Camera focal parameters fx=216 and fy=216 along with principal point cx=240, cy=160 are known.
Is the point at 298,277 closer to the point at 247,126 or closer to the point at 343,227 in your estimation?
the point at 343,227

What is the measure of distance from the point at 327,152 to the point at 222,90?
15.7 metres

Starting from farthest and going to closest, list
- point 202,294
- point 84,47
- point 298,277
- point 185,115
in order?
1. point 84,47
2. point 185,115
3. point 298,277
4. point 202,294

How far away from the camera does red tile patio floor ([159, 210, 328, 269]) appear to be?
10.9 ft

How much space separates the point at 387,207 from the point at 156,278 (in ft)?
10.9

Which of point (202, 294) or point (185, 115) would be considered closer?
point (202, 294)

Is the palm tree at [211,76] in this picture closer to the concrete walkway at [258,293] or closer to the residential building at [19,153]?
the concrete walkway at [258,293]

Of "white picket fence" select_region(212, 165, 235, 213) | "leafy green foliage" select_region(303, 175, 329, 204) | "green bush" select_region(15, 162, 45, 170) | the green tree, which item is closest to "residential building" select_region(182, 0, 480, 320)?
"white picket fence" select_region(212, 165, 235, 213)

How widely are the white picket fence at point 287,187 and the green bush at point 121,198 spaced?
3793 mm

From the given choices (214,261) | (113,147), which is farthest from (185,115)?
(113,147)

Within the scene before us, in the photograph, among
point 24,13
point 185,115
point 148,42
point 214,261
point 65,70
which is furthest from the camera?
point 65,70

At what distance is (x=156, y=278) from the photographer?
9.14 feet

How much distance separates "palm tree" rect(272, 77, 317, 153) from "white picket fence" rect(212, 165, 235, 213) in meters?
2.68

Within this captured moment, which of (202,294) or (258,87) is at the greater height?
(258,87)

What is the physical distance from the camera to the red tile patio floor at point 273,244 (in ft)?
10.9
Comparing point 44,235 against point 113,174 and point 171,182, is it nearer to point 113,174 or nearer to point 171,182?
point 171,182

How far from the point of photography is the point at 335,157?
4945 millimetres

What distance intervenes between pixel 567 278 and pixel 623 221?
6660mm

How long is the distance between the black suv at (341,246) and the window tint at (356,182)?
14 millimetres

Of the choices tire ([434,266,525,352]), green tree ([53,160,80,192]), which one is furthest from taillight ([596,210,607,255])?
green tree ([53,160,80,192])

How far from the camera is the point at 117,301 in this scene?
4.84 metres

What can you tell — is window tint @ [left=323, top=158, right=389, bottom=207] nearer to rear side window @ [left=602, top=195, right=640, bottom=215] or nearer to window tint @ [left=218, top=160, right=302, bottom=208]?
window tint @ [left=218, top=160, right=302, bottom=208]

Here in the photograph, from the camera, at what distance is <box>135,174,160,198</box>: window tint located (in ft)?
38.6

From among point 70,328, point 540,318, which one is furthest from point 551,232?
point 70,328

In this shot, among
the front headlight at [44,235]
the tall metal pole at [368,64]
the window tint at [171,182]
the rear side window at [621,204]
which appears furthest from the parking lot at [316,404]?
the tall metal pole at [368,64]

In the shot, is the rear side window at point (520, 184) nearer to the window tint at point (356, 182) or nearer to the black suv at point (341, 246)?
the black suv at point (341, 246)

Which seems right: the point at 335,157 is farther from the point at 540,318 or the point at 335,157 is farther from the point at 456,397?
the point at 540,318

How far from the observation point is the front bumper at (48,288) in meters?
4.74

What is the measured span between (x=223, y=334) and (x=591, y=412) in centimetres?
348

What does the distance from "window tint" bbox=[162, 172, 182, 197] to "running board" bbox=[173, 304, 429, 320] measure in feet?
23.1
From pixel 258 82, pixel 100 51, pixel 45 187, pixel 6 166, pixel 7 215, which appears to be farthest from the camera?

• **Task description**
Output an exact copy of the lines beginning at the one that holds "Which seems right: the" and running through the final line of the records.

• **Answer to the exercise**
Which seems right: the point at 335,157 is farther from the point at 540,318 or the point at 335,157 is farther from the point at 456,397?
the point at 540,318

How far from the observation point is the front bumper at (48,288) in meters?
4.74

What is the measured span between (x=223, y=334) and (x=591, y=412) in centimetres?
348

What does the distance from "window tint" bbox=[162, 172, 182, 197] to "running board" bbox=[173, 304, 429, 320] measure in feet?
23.1
From pixel 258 82, pixel 100 51, pixel 45 187, pixel 6 166, pixel 7 215, which appears to be farthest from the camera?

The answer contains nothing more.